WHAT NEEDS TO BE DONE: Rewrite the records below with every "motorcycle mirror" changed to "side mirror" and everything else left as it is. Omit the pictures.

RAW RECORDS:
— START —
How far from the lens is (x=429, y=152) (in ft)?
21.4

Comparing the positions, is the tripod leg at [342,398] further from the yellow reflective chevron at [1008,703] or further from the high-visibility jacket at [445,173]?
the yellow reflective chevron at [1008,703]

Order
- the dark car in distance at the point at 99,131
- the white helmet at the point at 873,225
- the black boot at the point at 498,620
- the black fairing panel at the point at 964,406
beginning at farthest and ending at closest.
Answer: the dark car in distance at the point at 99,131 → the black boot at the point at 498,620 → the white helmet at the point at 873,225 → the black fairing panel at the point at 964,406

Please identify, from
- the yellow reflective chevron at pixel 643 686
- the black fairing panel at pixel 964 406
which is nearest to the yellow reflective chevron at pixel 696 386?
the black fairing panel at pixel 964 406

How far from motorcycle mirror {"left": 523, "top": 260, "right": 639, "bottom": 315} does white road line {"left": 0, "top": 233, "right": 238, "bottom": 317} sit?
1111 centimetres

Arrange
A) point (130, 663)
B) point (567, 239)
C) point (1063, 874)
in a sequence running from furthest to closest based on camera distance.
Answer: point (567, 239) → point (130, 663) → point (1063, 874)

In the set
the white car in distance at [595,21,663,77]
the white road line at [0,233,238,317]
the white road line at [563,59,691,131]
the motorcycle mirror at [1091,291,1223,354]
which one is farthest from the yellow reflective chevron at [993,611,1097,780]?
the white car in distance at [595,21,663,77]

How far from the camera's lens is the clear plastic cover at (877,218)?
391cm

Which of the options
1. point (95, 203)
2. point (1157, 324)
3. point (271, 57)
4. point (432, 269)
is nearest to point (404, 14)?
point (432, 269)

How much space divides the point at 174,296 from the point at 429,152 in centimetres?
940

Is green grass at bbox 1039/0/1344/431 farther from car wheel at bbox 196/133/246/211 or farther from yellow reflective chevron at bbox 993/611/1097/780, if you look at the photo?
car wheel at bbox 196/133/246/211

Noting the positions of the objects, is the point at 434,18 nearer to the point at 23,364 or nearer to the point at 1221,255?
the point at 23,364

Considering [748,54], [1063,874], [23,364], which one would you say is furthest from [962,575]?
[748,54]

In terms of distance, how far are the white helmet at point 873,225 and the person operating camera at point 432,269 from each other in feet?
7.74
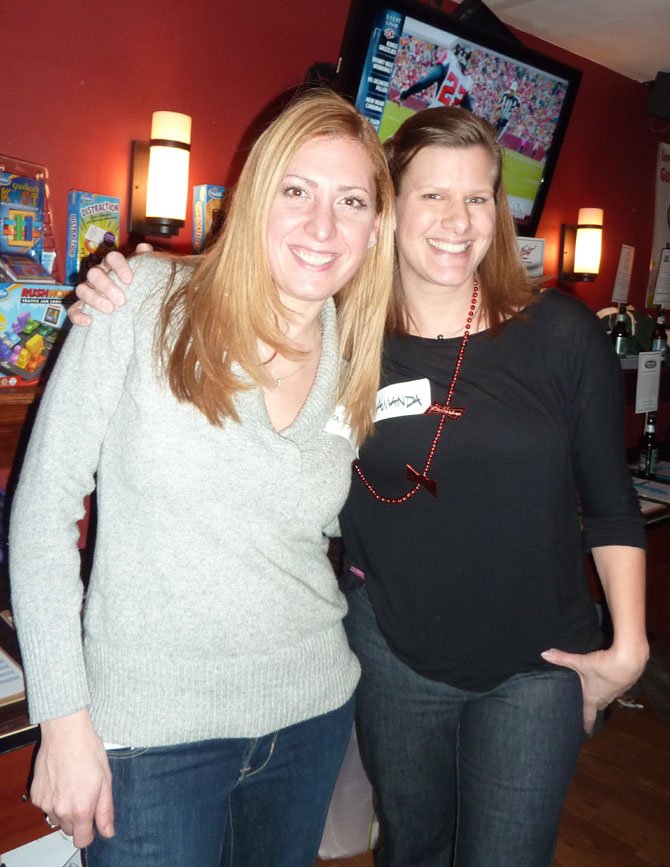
— END —
SOLUTION TO THIS PROBLEM:
How far from the lens is (x=429, y=152) (in ft)?
21.4

Comparing the positions, is the tripod leg at [342,398] further from the yellow reflective chevron at [1008,703] or further from the high-visibility jacket at [445,173]?
the yellow reflective chevron at [1008,703]

Order
- the dark car in distance at the point at 99,131
- the white helmet at the point at 873,225
- the black boot at the point at 498,620
- the black fairing panel at the point at 964,406
beginning at farthest and ending at closest.
Answer: the dark car in distance at the point at 99,131 → the black boot at the point at 498,620 → the white helmet at the point at 873,225 → the black fairing panel at the point at 964,406

Please identify, from
- the yellow reflective chevron at pixel 643 686
- the black fairing panel at pixel 964 406
which is nearest to the yellow reflective chevron at pixel 696 386?
the black fairing panel at pixel 964 406

How far from side mirror {"left": 523, "top": 260, "right": 639, "bottom": 315} does white road line {"left": 0, "top": 233, "right": 238, "bottom": 317} sit?
1111 centimetres

Arrange
A) point (130, 663)
B) point (567, 239)
C) point (1063, 874)
in a sequence running from furthest to closest based on camera distance.
Answer: point (567, 239) → point (130, 663) → point (1063, 874)

In the set
the white car in distance at [595,21,663,77]
the white road line at [0,233,238,317]
the white road line at [563,59,691,131]
the side mirror at [1091,291,1223,354]
which one is farthest from the yellow reflective chevron at [993,611,1097,780]?
the white car in distance at [595,21,663,77]

How far from the camera's lens is the clear plastic cover at (877,218)?
391cm

Which of the options
1. point (95, 203)
2. point (1157, 324)
3. point (271, 57)
4. point (432, 269)
is nearest to point (404, 14)?
point (432, 269)

How much space divides the point at 174,296 from the point at 429,152 in centimetres?
940

Is green grass at bbox 1039/0/1344/431 farther from car wheel at bbox 196/133/246/211 or farther from yellow reflective chevron at bbox 993/611/1097/780, if you look at the photo?
car wheel at bbox 196/133/246/211

Noting the positions of the objects, is the point at 434,18 nearer to the point at 23,364 or nearer to the point at 1221,255?
the point at 23,364

Considering [748,54], [1063,874], [23,364], which one would you say is furthest from [962,575]?
[748,54]

In terms of distance, how far are the white helmet at point 873,225 and the person operating camera at point 432,269 from each other in feet?
7.74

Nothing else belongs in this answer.